Member of the House of Representatives for Tobago West
- In office 13 September 1976 – 9 November 1981
- Preceded by: Benjamin Pitt
- Succeeded by: James Ogiste

Personal details
- Born: c.1934 Charlotteville, Tobago
- Died: 1 January 2017 (aged 83) Hampton, Virginia
- Party: Democratic Action Congress
- Spouse(s): Alice Murray Jamison Cynthia Camper Harvey
- Children: Melita and Aisha

= Winston Murray (Trinidad and Tobago politician) =

Tobago politician

Winston Murray (c.1934 - 1 January 2017) was a Tobago politician and educator.
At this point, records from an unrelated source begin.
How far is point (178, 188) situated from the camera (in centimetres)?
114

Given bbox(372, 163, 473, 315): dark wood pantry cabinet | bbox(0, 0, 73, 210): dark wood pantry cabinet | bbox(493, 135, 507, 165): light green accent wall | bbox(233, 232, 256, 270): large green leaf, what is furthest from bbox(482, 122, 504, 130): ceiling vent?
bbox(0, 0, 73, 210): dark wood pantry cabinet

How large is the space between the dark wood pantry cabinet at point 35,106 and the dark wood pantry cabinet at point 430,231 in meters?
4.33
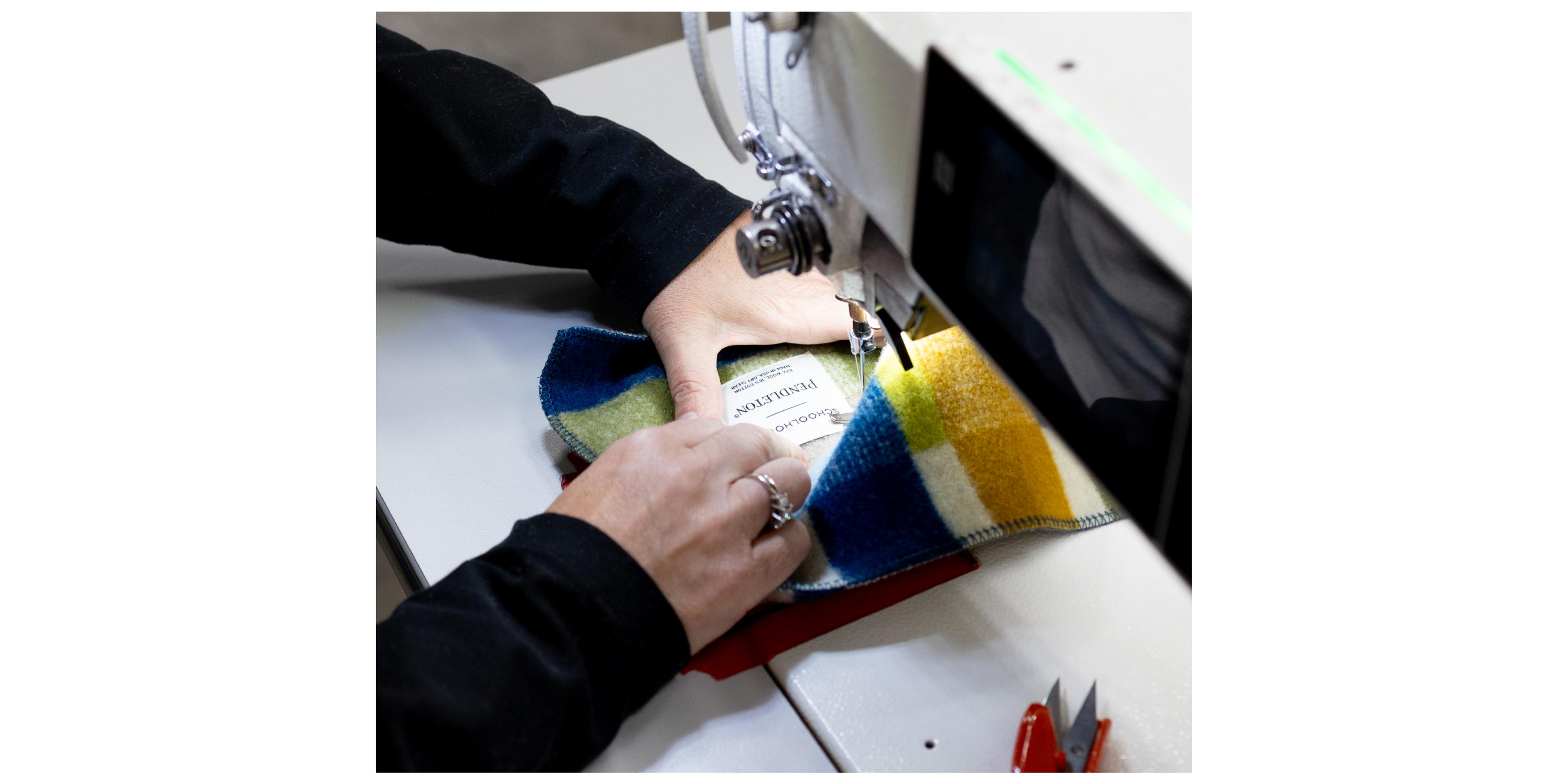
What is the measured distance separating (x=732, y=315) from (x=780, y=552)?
32 centimetres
Murray was born and raised in Charlotteville, Tobago, the son of Gouril and Melita Lewis Murray. He attended the Charlotteville Methodist School and Speyside Anglican Schools, following which he was an apprentice tailor, before attended Osmond High School and St. Mary's College in Port of Spain. He enrolled at Howard University in majoring in Spanish and Latin American history, graduating in 1963, subsequently attending Georgetown University and obtaining a Masters degree. He gained his doctorate in Latin American Studies at the American University. He taught at Morgan State University and Bowie State University, also lecturing at the National Intelligence University.

When he returned to Trinidad, Murray worked in the Foreign Service and published The Politics of the Dispossessed: Politics, Labour and Social Legislation in the Commonwealth Caribbean. After leaving the Foreign Service, Murray joined the newly formed Democratic Action Congress and championed for Tobago's independence.

He was elected MP at the 1976 Trinidad and Tobago general election. He served until 1981, and was influential in forming the Tobago House of Assembly in 1980.